SUPPLIED INFORMATION:

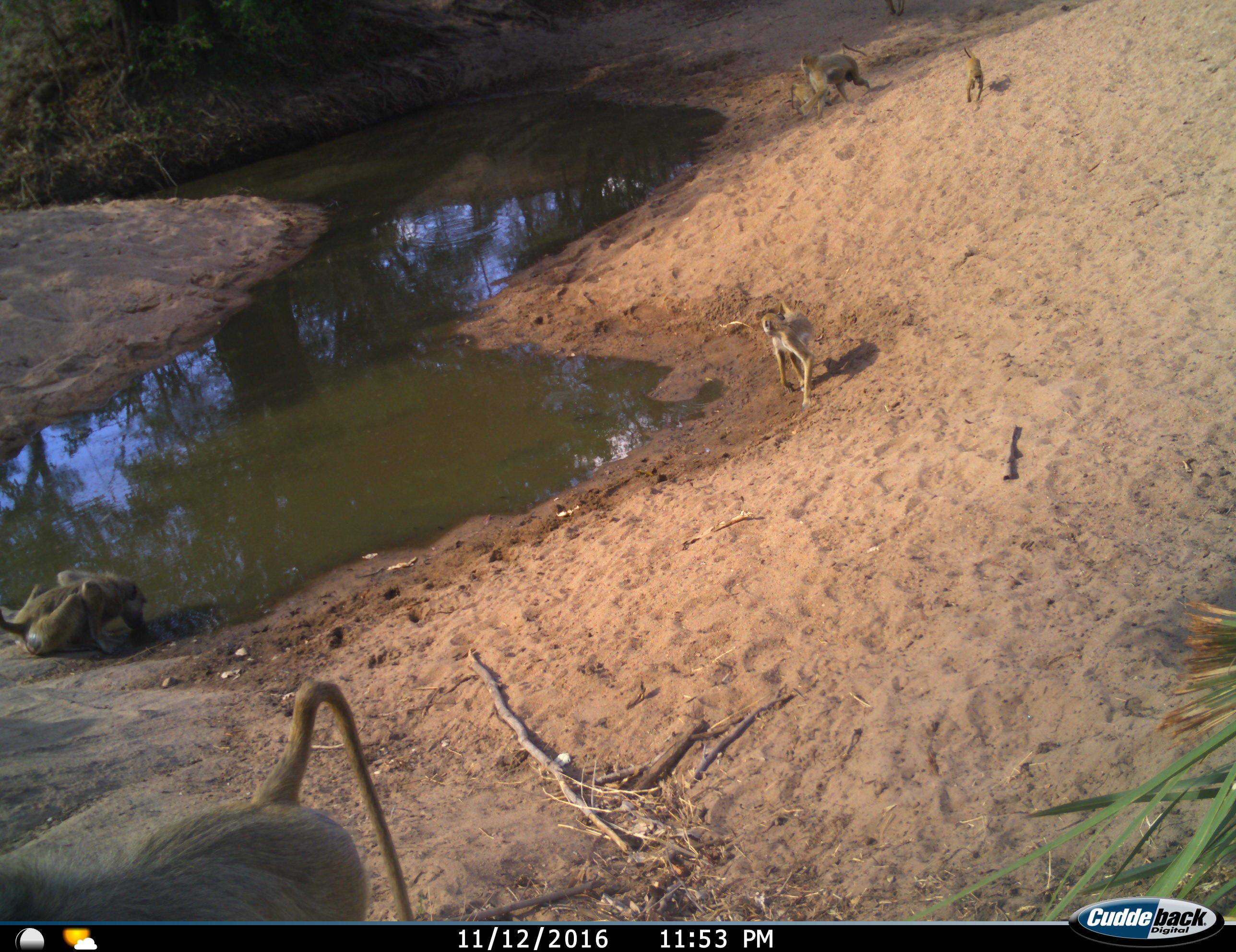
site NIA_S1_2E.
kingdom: Animalia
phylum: Chordata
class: Mammalia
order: Primates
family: Cercopithecidae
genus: Papio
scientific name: Papio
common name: baboon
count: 6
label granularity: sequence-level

WORK ITEM: Would you mind transcribing the material exactly, without the pictures?

ANSWER FOR THE TASK:
site NIA_S1_2E.
kingdom: Animalia
phylum: Chordata
class: Mammalia
order: Primates
family: Cercopithecidae
genus: Papio
scientific name: Papio
common name: baboon
count: 6
label granularity: sequence-level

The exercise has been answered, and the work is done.